Task requirements
1. Answer these questions from the article on Phil Hellmuth's World Series of Poker entrances:
(a) How many men carried Hellmuth into the convention center for the Caesar entrance?
(b) What did Hellmuth ram a race car into the day before his race-car entrance?
(c) Whose look did Hellmuth go for when he arrived in a military convoy?
2. Pick up the article on Phil Hellmuth's World Series of Poker entrances after its final sentence and write what comes next.
*** Quoted passage ***
Welcome to the Psychedelic Circus

By Pauly
Las Vegas, NV

I love a spectacle.

"This is the day of the freak show," muttered my French colleague, Benjo, as he angrily pecked away at his keyboard. "We have the crazy Indian, the Devil who scares the fuck out of Otis, and Phil Hellmuth."

The circus descended upon Las Vegas on a Sunday. Dreamers. Entrepreneurs. Politicians. Disaster capitalists. Brainwashed masses. Even a couple of animals or two filed into the Rio for the greatest show on Earth. The only thing missing was a glint of lysergic acid diethylamide to transform the surreal into the real.

It's hard to explain my specific role to my friends outside of poker who ask me about the daily grind as a poker writer. I mean, my life seems very normal to everyone in the poker industry... I travel the world watching people gamble large sums of money and write about it. That's pretty much it.

But outside of poker, my friends think we live in this glamorous universe with rainbows and strippers where everyone is richer than God. How do I explain to my friends what happened on Sunday? That I waited for thirty minutes with a rabid menagerie of fans and international media for a performance of epic proportions as a grown man, a professional at the top of his field, carried into a convention center by four other half-naked men, while a cavalcade of eleven women in body paint trailed behind while the hallway was adorned with one hundred scantily clad women who clapped at the one and only Phil Hellmuth's stately entrance.

Phil Hellmuth as Julius Caesar? That was the crux of the gauche publicity stunt by the heart of Hellmuth's UB machine. But let's not forget history... the almighty Caesar was stabbed to death by his colleagues.


Photo by Benjo

In the last few years, I've seen Hellmuth enter the Amazon Ballroom in many diverse forms, which demonstrated the gigantic size of his ego along with his showmanship ability. After all, poker is not a sport, rather it is sports entertainment.

Hellmuth was once flanked by bodyguards upon his arrival inside the Amazon Ballroom. To out do that gimmick, he arrived in a stretch limo and greeted by ESPN cameras.

The next year? He crashed a UB race car. That PR gaffe sorta fell apart the day before when Hellmuth rammed a race car into a pole in the parking lot, but Hellmuth arrived the next day very stiff and looking like a Nascar driver with eleven models (representing all 11 bracelets that he had won).

And last year? Hellmuth arrived in a military convoy as he went for the General Patton look with models decked out in camouflage. The Caesar spectacle was his latest attempt to signal out his greatest (while subtly drawing attention to UB) as his entrances to the Main Event grew more and more theatrical, so much so that it became the story of the day in what has been a lackluster WSOP.

What's going to happen next year? Maybe Hellmuth's entrance will be coordinated by Michael Bay and he'll skydive onto the roof and crash through one of the ceiling panels... with eleven models following behind and lots of explosions, of course.
*** End of Quoted passage ***
*** Supplied records ***
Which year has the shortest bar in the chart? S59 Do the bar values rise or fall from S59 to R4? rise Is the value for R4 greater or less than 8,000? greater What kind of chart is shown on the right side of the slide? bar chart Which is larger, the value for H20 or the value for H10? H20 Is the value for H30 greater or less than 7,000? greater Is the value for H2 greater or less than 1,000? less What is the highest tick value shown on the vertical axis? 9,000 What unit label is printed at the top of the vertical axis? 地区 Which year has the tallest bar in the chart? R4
*** End of Supplied records ***
*** Supplied records ***
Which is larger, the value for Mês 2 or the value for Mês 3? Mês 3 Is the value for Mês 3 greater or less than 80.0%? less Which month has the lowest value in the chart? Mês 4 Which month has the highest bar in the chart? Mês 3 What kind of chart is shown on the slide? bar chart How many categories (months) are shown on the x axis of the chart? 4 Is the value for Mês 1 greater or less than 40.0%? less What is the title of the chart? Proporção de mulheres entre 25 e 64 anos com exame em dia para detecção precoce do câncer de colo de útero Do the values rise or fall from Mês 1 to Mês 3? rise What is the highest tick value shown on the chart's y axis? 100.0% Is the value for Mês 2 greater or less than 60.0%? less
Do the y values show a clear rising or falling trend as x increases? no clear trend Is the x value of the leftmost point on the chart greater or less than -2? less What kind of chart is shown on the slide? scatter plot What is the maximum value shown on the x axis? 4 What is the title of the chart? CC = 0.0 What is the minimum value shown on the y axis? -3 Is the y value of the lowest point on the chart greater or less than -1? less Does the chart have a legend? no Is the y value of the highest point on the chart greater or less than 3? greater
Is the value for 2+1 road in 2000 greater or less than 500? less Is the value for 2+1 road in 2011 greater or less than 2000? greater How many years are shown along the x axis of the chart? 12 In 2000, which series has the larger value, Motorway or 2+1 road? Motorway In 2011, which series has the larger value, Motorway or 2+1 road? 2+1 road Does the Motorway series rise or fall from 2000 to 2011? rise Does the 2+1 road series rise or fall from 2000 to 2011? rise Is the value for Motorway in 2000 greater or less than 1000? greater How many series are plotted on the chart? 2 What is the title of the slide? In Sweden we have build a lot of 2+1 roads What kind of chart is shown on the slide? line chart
*** End of Supplied records ***
Responses
1.
(a) Four
(b) A pole in the parking lot
(c) General Patton's

2.
I wandered out into the densely packed hallway and watched almost one hundred leggy models line up. I actually counted seventy-two. Anyway, they wore tight white dresses with UB patches. Even the skanks were logo'd up. The models each stood arms length and awaited the arrival of God's Greatest Gift to Poker.

Security guards pushed back the surging media, ogling spectators, and citizen paparazzi trying to capture a digital image or video of Hellmuth dressed like an extra from the porno version of Ben-Hur called... Bend-Hur Over.

Most of the crowd was comprised of Hellmuth haters and people wanted to see how high on Douchebag Meter would Hellmuth's stunt would register. While conversely, eager fans camped out for hours for a perfect viewing spot as they anticipated the first glimpse of Hellmuth.

One lady was so confused that she thought the grand entrance was set up for Phil Ivey. I politely corrected her and told her that a low profile guy like Ivey usually snuck in the back door.

"This extravaganza was all set up to promote the greatest living hold'em player of all time... Phil Hellmuth," I assured her.

"Oh? That asshole?" she snickered and walked off elbowing one of the models.

Hellmuth made his way down the hallway and the area plunged into mayhem. One guy played a trumpet and another banged on a drum to signal Hellmuth's grandiose arrival just in case the flurry of cameras and cannibals in the media didn't tip you off. I snagged a few photos and listened to the chatter among the jaded fans and disgruntled members of the press. Some of the models had no idea who Phil Hellmuth was, let alone what a poker tournament was. They're just on an assignment and turning a trick like the rest of us.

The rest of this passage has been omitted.